• What you have to do:
Images appear in the records below; leave them out and repeat everything else exactly.

Dataset items:
┄┄┄┄┄┄┄┄┄┄
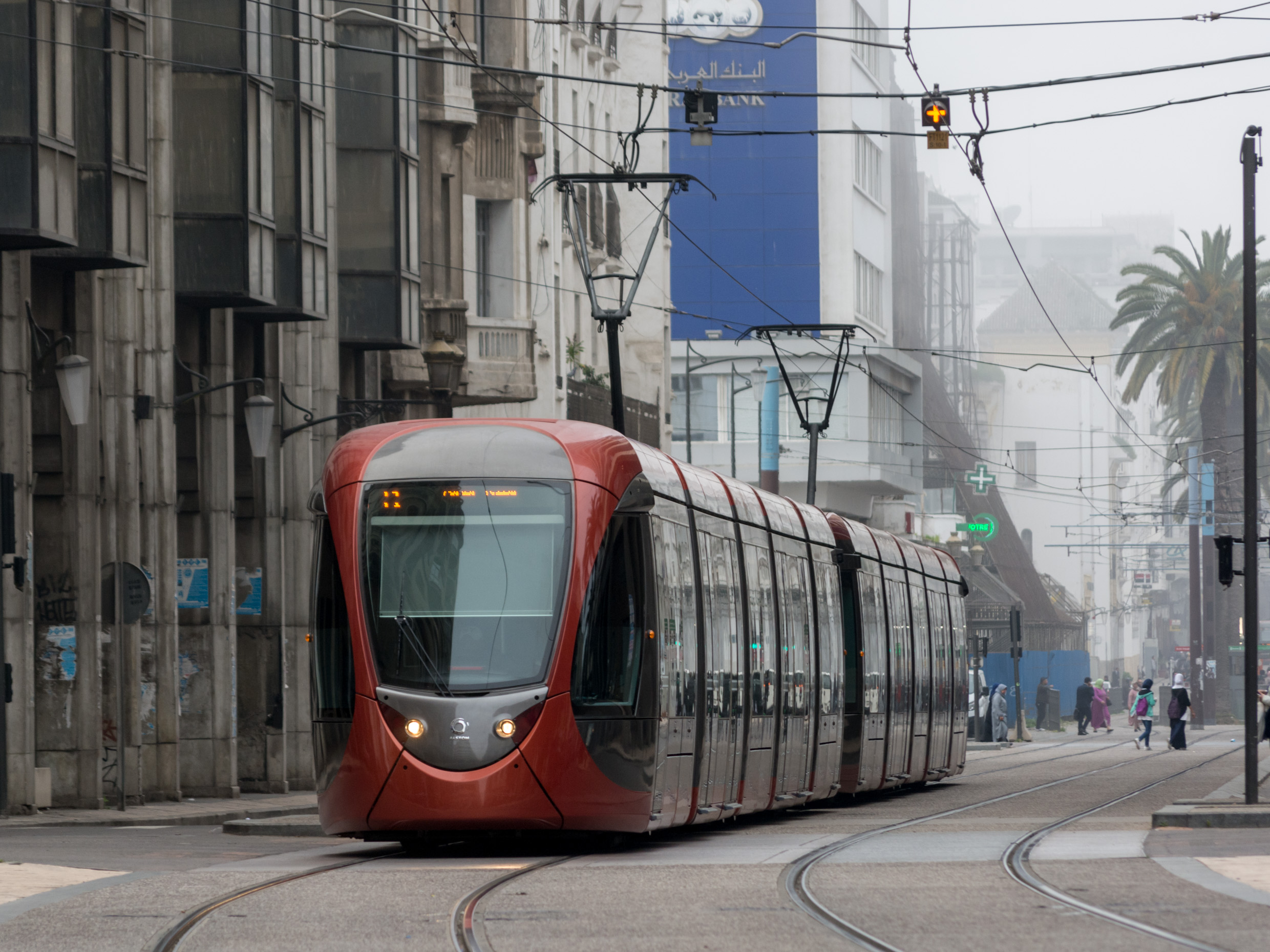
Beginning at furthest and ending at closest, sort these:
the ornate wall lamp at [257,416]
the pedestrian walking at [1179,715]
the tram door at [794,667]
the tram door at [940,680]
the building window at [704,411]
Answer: the building window at [704,411] → the pedestrian walking at [1179,715] → the tram door at [940,680] → the ornate wall lamp at [257,416] → the tram door at [794,667]

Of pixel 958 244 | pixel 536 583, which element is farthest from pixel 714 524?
pixel 958 244

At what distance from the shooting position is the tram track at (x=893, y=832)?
10.3m

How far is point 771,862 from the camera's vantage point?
49.3ft

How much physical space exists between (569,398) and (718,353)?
1185 inches

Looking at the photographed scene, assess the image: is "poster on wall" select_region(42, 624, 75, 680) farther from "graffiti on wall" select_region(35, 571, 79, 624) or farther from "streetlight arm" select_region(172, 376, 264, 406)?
"streetlight arm" select_region(172, 376, 264, 406)

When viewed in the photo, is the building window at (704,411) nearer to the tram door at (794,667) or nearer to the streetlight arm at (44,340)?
the streetlight arm at (44,340)

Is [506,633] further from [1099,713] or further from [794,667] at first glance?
[1099,713]

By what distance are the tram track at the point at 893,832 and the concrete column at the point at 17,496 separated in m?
8.45

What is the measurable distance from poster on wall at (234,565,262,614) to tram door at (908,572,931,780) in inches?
326

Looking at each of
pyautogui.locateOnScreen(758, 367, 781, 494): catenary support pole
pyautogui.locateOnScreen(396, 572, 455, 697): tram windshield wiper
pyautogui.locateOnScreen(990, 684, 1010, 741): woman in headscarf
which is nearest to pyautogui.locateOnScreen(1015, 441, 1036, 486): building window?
pyautogui.locateOnScreen(758, 367, 781, 494): catenary support pole

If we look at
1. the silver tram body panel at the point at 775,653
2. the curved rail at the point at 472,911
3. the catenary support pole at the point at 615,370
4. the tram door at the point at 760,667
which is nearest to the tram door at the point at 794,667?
the silver tram body panel at the point at 775,653

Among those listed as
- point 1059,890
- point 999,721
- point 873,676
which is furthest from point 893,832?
point 999,721

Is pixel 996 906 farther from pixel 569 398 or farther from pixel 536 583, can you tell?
pixel 569 398

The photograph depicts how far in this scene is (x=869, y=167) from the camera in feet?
253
┄┄┄┄┄┄┄┄┄┄
• Task answer:
Beginning at furthest and ending at closest, sort these:
the ornate wall lamp at [257,416]
the pedestrian walking at [1179,715]
the tram door at [794,667]
the tram door at [940,680]
the building window at [704,411]
Answer: the building window at [704,411] → the pedestrian walking at [1179,715] → the tram door at [940,680] → the ornate wall lamp at [257,416] → the tram door at [794,667]

Of pixel 958 244 | pixel 536 583, which element is farthest from pixel 714 524?
pixel 958 244

At what distance from the shooting position is the tram track at (x=893, y=832)?
10.3m

How far is point 771,862 from the camera's vantage point?
49.3ft

How much physical space exists between (569,398) and (718,353)?
1185 inches

Looking at the photographed scene, assess the image: is "poster on wall" select_region(42, 624, 75, 680) farther from "graffiti on wall" select_region(35, 571, 79, 624) or farther from "streetlight arm" select_region(172, 376, 264, 406)?
"streetlight arm" select_region(172, 376, 264, 406)

When viewed in the photo, is the building window at (704,411) nearer to the tram door at (794,667) or nearer to the streetlight arm at (44,340)?
the streetlight arm at (44,340)

Is [506,633] further from [1099,713] or further from [794,667] at first glance?
[1099,713]

By what distance are the tram track at the point at 893,832 and the concrete column at the point at 17,496 separated in m?
8.45

What is the measurable distance from poster on wall at (234,565,262,614) to tram door at (908,572,931,780) in inches?
326

Looking at each of
pyautogui.locateOnScreen(758, 367, 781, 494): catenary support pole
pyautogui.locateOnScreen(396, 572, 455, 697): tram windshield wiper
pyautogui.locateOnScreen(990, 684, 1010, 741): woman in headscarf
which is nearest to pyautogui.locateOnScreen(1015, 441, 1036, 486): building window?
pyautogui.locateOnScreen(758, 367, 781, 494): catenary support pole

If we look at
1. the silver tram body panel at the point at 775,653
2. the curved rail at the point at 472,911
3. the catenary support pole at the point at 615,370
4. the tram door at the point at 760,667
which is nearest to the tram door at the point at 794,667?
the silver tram body panel at the point at 775,653

Among those listed as
- point 1059,890
- point 999,721
- point 873,676
which is furthest from point 893,832?
point 999,721

Is pixel 996 906 farther from pixel 569 398 or farther from pixel 536 583, can you tell?
pixel 569 398

The photograph depicts how far in this scene is (x=869, y=167) from the camera in feet?
253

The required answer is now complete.